- ACTION ITEM: Repeat the data as given. Images do not go in the copy.

- INFORMATION SHOWN:
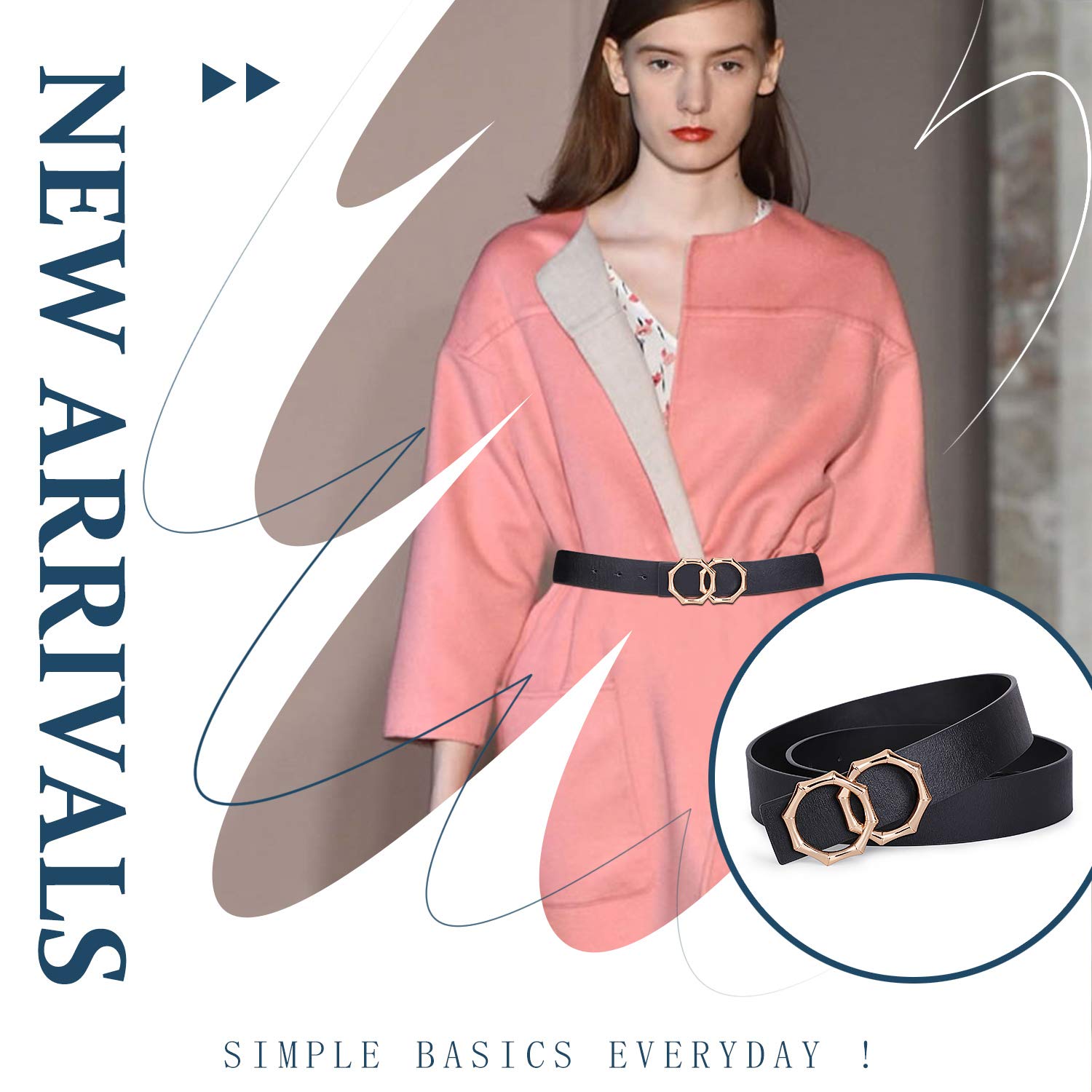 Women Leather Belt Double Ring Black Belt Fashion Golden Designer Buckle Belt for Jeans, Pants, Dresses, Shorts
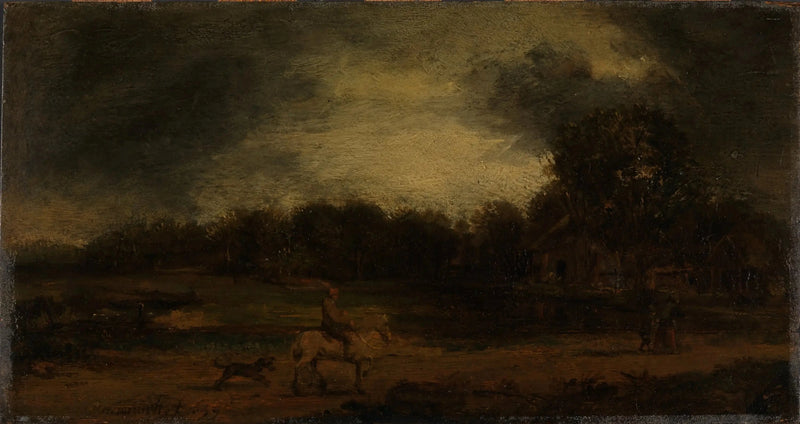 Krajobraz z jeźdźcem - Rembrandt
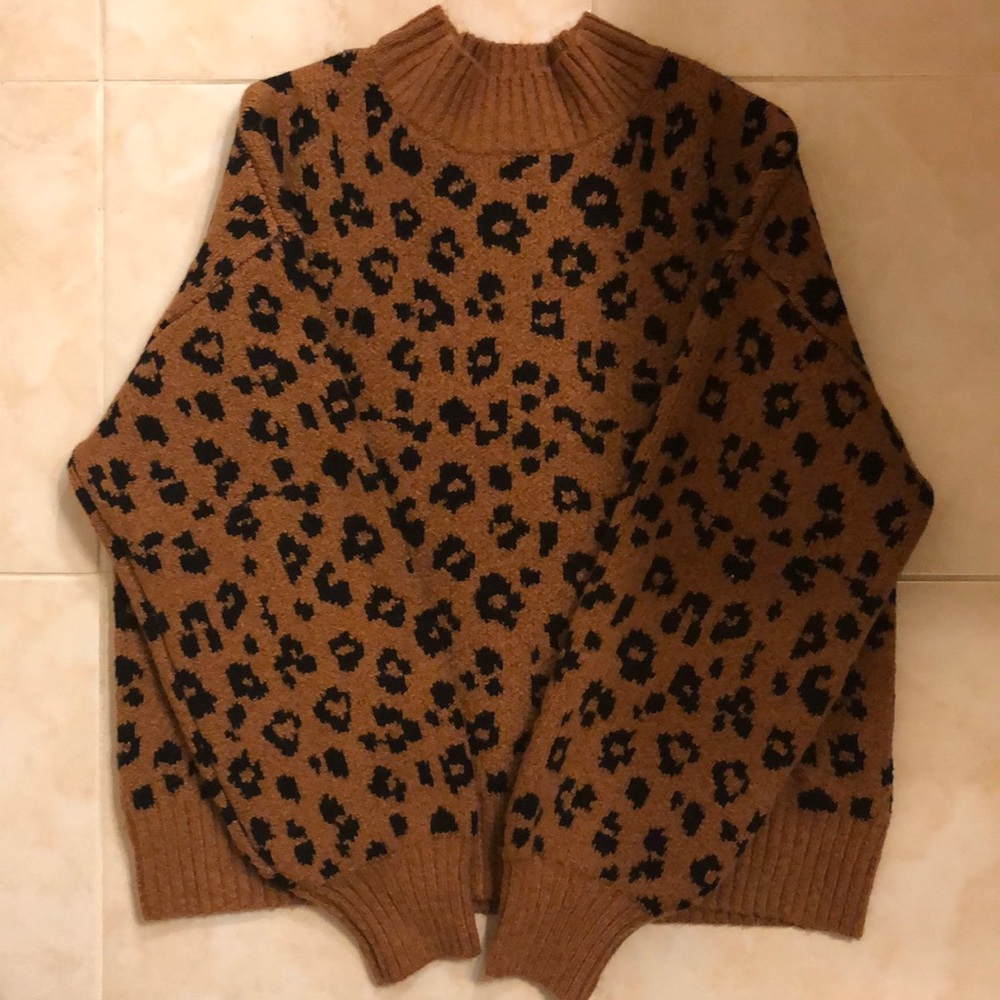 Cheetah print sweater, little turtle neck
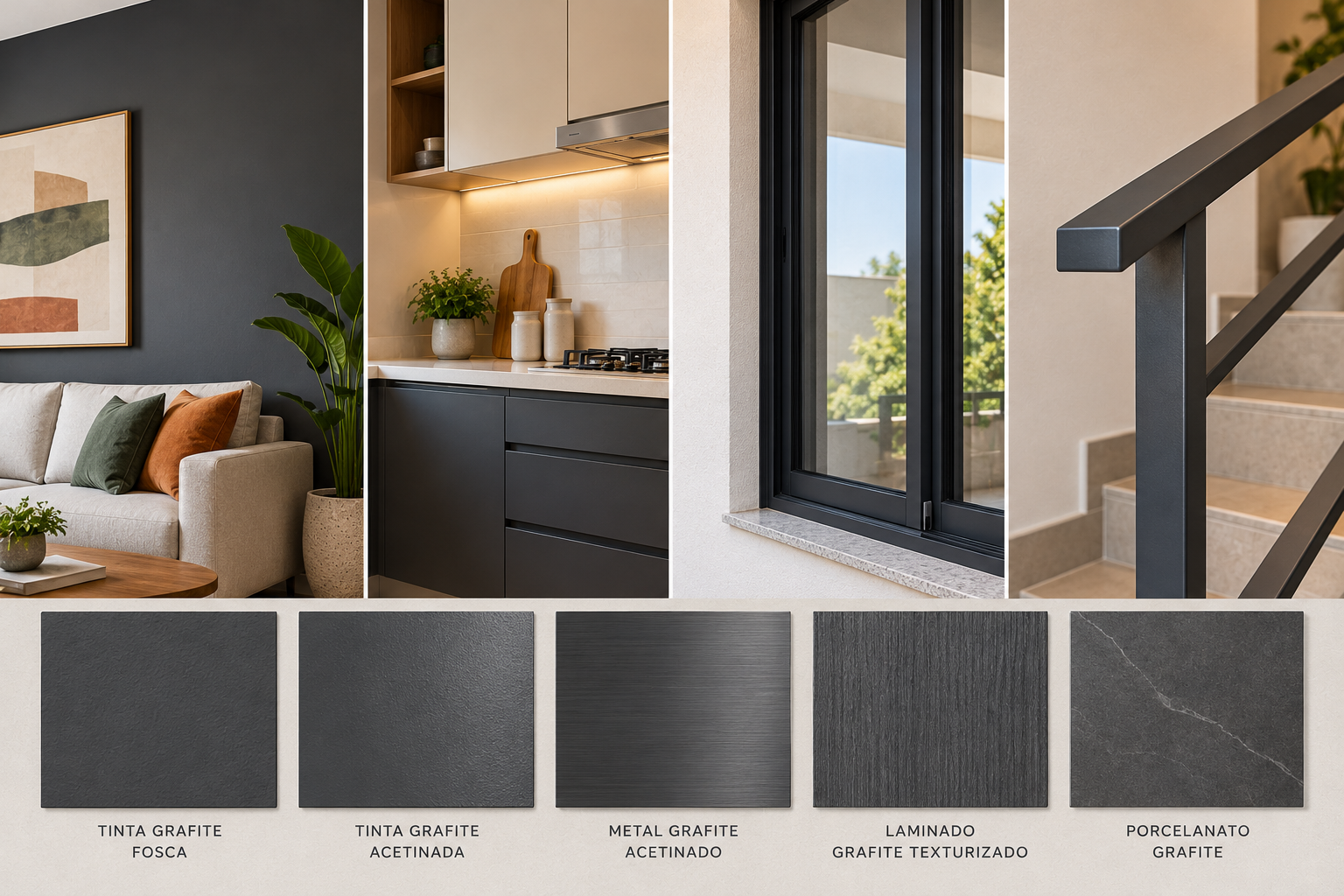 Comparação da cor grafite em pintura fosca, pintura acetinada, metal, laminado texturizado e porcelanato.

- TASK RESULT:
 Women Leather Belt Double Ring Black Belt Fashion Golden Designer Buckle Belt for Jeans, Pants, Dresses, Shorts
 Krajobraz z jeźdźcem - Rembrandt
 Cheetah print sweater, little turtle neck
 Comparação da cor grafite em pintura fosca, pintura acetinada, metal, laminado texturizado e porcelanato.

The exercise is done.